Text to read:
-------------------------

Who was Jesus really?
Reasons to Believe in Jesus
I have been a Christian since I was 12 years old. I came to Christ out of desperation and deep questions about God, life, death, my purpose and whether I was going to heaven. I realized that I needed security, hope and faith for living. I needed God. It was simple then. I knew I was a sinner in need of a Savior. I put my trust in Jesus who offered me forgiveness and eternal life.
Years later, I looked for evidence to back up my beliefs. I wasn’t satisfied with a blind faith. The questions of Why God Allows Suffering and how can I know that Christianity is true kept me searching for answers and evidence. I attended Bible college and read books like C.S. Lewis’ Mere Christianity and The Problem of Pain. I studied the historicity and authenticity of the Bible, the claims of Christ and the numerous Messianic prophecies He fulfilled. The overwhelming evidence for Christ, His life and His mission provided the foundation and assurance I needed for growing in my commitment to Him.
The question: Who was Jesus? Is as important and controversial today as it was over 2,000 years ago.
The Da Vinci Code, a mega-best seller- has caused a stir among Christians and non-Christians about the identity and real facts of the life of Jesus Christ…
The novel’s claims include: that Jesus was married, that Jesus’ divinity came late in a close vote at a church council (Nicaea in AD 325), that Mary’s role as a church leader was suppressed, that many gospels not found in the Bible portray a strictly human Jesus, a message that was suppressed after orthodoxy gained its victory, and that Leonardo da Vinci knew all of this and “coded” some of his paintings accordingly. The author, Dan Brown made a claim that the plot represents historical facts. In fact, its author claimed on national TV that had he written a piece of non-fiction, he would not have changed a thing. How could this be? How could a contemporary book discredit the historical accounts of Jesus’ life in the Bible?
Recently, in a court case in Italy, the question of Jesus’ existence was challenged by Luigi Cascioli, an atheist and the author of Fable of Christ. He accused a Catholic priest, Rev. Enrico Righi – of deceiving the public by saying that Jesus Christ existed, that He was born to a couple named Mary and Joseph in Bethlehem and that He lived in Nazareth… …The Judge dismissed the case disputing Jesus’ Existence.
Through-out history all kinds of people, atheists, agnostics, scientists, philosophers, theologians, religious leaders – have debated the life of Christ and His claims. So, how can we know the truth about Jesus? Anyone claiming to be the founder of a religion… especially anyone claiming to be God must pass a pretty tough character test; possess supernatural abilities, and have a host of credible witnesses/followers.
Anyone who makes a claim about themselves and is disproved – is invalidated. Their reputation is tainted, their words discredited as we have seen with James Frey – the author of A Million Little Pieces… or should we say: A Million little lies…
Many people call Jesus “a good teacher”; “a prophet”, “a religious leader on par with Mohammed, Budda, Moses, etc.” One of the best arguments contradicting these views of Jesus was proposed by Clives Staples Lewis, a Professor of Medieval and Renaissance literature at Cambridge University, Fellow in English at Oxford University’s Magdalen College and the author of The Chronicles of Narnia. Following his conversion from atheism to Christianity he became a popular and prolific Christian apologist.

-------------------------

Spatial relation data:
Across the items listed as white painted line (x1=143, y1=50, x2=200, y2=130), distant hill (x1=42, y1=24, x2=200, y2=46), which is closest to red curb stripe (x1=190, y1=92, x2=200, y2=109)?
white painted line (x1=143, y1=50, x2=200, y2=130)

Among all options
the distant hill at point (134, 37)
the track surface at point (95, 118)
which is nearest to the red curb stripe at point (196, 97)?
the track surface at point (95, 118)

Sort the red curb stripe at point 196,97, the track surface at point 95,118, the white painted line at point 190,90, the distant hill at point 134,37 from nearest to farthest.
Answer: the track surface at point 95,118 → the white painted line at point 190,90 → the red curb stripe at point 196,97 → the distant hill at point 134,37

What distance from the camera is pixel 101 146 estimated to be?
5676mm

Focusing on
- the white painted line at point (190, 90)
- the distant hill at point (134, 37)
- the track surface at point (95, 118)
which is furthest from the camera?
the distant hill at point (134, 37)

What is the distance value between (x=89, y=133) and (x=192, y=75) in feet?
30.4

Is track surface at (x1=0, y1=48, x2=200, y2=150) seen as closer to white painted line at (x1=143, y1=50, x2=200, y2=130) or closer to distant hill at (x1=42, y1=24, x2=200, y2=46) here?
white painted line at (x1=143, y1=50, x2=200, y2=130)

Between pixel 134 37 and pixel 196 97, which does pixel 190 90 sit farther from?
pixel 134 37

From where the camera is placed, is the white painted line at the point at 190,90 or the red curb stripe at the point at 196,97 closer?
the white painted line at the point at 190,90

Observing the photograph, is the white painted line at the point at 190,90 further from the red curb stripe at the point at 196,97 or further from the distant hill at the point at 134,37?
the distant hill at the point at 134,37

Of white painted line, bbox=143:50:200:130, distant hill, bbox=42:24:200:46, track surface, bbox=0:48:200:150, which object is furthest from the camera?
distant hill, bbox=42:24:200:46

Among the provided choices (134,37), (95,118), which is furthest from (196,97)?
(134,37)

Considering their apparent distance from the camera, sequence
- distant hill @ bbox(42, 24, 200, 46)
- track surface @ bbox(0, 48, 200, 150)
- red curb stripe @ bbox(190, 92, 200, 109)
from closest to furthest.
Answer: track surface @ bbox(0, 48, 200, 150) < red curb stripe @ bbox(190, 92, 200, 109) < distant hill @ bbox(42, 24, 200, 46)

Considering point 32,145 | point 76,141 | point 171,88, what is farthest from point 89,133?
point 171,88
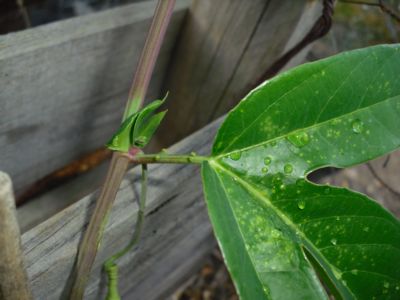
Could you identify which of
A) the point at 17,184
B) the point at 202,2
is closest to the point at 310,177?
the point at 202,2

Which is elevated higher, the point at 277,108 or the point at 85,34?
the point at 85,34

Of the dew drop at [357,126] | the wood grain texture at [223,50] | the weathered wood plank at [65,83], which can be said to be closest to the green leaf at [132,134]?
the dew drop at [357,126]

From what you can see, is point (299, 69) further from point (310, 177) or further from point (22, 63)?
point (310, 177)

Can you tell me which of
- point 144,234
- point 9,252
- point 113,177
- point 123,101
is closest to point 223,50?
point 123,101

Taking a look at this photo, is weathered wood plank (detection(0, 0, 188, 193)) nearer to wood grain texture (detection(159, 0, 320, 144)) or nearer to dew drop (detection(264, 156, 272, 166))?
wood grain texture (detection(159, 0, 320, 144))

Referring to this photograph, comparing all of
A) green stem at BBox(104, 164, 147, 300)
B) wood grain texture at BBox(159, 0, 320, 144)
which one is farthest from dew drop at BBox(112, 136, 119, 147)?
wood grain texture at BBox(159, 0, 320, 144)

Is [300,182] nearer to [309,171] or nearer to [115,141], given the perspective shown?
[309,171]
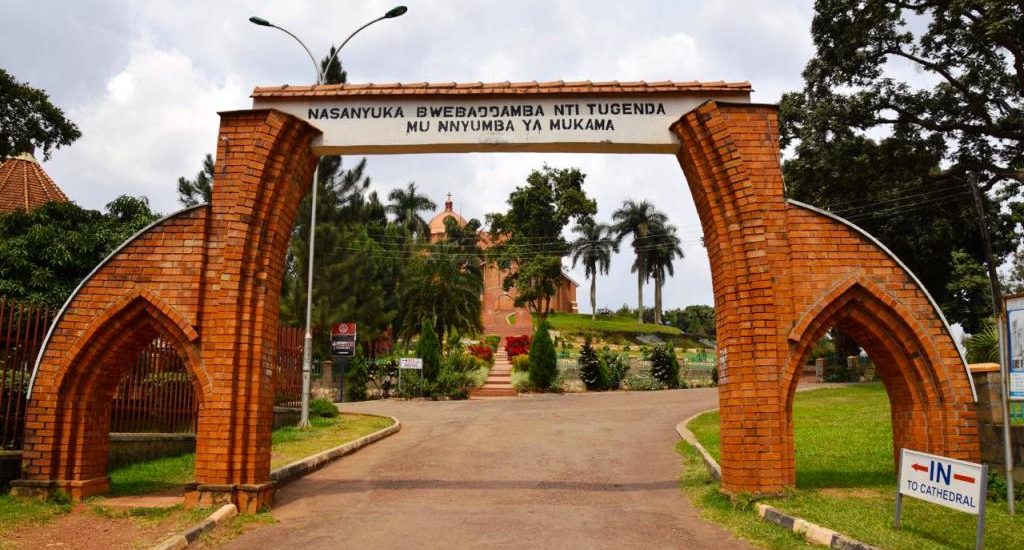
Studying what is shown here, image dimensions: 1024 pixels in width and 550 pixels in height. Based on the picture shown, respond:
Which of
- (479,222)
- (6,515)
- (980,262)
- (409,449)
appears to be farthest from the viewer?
(479,222)

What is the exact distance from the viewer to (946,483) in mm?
6227

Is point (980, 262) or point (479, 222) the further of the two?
point (479, 222)

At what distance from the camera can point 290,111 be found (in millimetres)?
9211

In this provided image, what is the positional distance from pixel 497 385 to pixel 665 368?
7.20 metres

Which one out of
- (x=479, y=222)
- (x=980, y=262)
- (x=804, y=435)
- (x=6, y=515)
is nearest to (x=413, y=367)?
(x=804, y=435)

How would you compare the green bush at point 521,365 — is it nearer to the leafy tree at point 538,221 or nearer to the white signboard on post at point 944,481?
the leafy tree at point 538,221

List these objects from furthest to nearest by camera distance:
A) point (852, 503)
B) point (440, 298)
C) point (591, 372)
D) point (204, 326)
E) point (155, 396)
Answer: point (440, 298), point (591, 372), point (155, 396), point (204, 326), point (852, 503)

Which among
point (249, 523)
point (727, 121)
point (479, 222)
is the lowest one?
point (249, 523)

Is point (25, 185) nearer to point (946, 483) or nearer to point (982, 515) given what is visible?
point (946, 483)

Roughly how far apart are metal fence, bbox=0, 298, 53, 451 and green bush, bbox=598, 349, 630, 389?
2335 cm

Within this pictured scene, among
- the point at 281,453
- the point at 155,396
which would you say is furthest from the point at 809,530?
the point at 155,396

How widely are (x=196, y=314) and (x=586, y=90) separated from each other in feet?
17.3

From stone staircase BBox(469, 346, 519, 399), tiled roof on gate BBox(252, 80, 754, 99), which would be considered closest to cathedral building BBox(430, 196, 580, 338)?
stone staircase BBox(469, 346, 519, 399)

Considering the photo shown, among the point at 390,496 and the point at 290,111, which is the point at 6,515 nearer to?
the point at 390,496
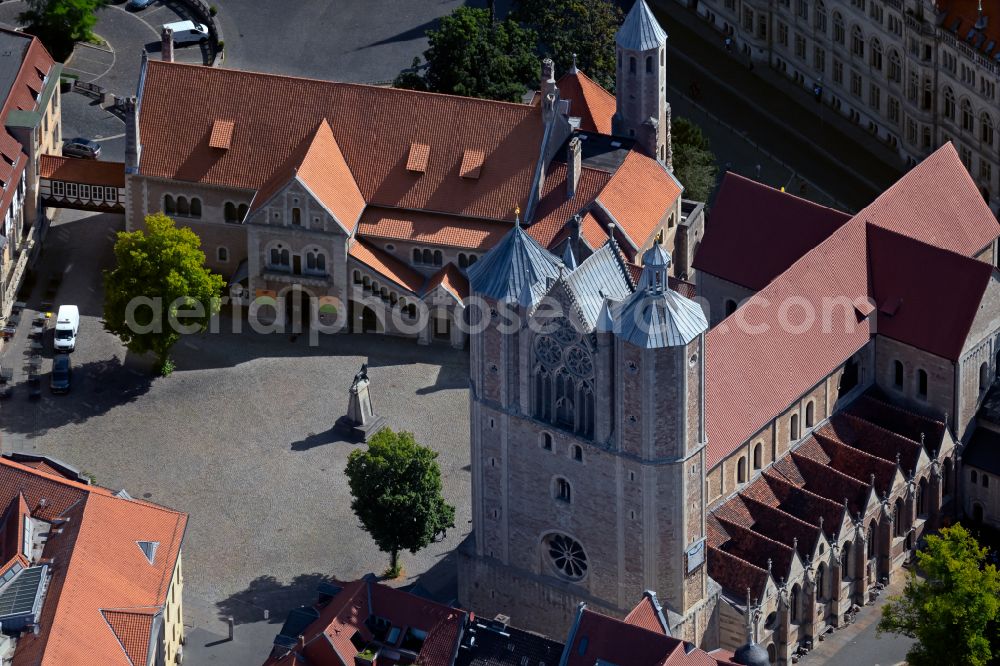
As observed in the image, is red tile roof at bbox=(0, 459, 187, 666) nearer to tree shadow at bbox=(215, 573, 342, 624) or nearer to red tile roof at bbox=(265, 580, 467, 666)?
tree shadow at bbox=(215, 573, 342, 624)

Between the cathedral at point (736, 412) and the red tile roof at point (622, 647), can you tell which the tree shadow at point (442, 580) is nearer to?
the cathedral at point (736, 412)

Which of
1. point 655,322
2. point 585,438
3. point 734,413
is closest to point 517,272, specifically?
point 655,322

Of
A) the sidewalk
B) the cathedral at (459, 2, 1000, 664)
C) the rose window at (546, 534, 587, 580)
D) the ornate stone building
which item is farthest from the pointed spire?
the sidewalk

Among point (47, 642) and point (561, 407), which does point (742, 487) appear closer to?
point (561, 407)

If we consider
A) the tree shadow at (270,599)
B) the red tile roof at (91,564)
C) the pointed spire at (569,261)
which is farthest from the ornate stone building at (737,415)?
the red tile roof at (91,564)

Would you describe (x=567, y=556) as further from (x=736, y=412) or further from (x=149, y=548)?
(x=149, y=548)

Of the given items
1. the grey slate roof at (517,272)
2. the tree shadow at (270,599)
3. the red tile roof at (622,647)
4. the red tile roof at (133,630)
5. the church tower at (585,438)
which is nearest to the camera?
the red tile roof at (622,647)
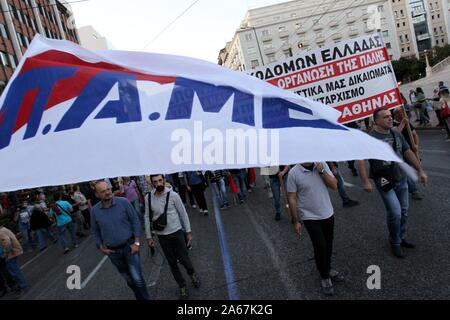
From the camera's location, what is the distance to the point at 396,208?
444 cm

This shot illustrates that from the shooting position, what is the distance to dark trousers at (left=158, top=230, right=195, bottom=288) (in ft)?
15.4

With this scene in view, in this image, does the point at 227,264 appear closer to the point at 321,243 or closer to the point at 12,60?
the point at 321,243

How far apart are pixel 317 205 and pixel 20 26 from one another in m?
42.6

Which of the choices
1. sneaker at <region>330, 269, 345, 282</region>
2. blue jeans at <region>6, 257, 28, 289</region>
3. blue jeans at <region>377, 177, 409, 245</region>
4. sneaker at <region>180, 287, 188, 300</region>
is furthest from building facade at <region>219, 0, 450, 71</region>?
sneaker at <region>330, 269, 345, 282</region>

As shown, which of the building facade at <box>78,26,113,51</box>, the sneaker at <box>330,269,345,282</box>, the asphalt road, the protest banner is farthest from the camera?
the building facade at <box>78,26,113,51</box>

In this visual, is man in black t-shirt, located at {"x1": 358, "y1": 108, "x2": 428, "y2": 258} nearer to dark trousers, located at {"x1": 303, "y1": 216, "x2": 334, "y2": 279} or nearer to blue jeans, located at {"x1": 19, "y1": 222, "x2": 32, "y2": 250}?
dark trousers, located at {"x1": 303, "y1": 216, "x2": 334, "y2": 279}

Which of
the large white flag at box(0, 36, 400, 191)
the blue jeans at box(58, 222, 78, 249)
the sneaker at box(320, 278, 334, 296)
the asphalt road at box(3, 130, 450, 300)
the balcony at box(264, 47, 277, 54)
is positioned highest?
the balcony at box(264, 47, 277, 54)

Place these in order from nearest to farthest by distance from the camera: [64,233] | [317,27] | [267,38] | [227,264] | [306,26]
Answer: [227,264], [64,233], [306,26], [317,27], [267,38]

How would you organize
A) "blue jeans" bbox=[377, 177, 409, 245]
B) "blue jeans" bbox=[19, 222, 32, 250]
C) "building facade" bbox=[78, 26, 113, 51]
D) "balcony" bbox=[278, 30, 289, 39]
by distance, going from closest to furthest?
"blue jeans" bbox=[377, 177, 409, 245] < "blue jeans" bbox=[19, 222, 32, 250] < "building facade" bbox=[78, 26, 113, 51] < "balcony" bbox=[278, 30, 289, 39]

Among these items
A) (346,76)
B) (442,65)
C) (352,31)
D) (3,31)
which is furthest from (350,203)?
(352,31)

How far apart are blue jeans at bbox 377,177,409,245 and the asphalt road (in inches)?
10.7

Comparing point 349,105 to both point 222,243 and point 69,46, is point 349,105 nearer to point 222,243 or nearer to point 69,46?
point 222,243

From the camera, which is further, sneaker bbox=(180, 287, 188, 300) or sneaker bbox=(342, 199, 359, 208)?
sneaker bbox=(342, 199, 359, 208)

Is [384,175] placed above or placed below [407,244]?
above
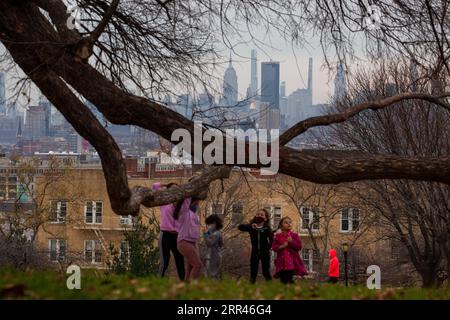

-------------------------

Given problem:
Go on with the essay about who Jesus really was, starting right after its final sentence. The entries have no role in this exercise.

Result below:
Lord, Liar, Lunatic
There are many people who are not persuaded by Christianity but hold him in high regard. Some people reject the idea that Jesus was God incarnate. Others follow His teachings to some degree. Some say, “Jesus was a great moral teacher but he wasn’t God”. According to this view, Jesus is to be followed as a great human being, but not as a divine one.
The idea that Jesus was merely a great human being or a moral teacher but nothing more, is, as C.S. Lewis argued, indefensible.
Probably one of the most commonly used arguments for the deity of Jesus is the Lord, Liar, Lunatic trilemma. It was formulated by C. S. Lewis and presented over BBC radio and later in his seminal work Mere Christianity back in the 1940’s. Lewis’ own words are worth repeating.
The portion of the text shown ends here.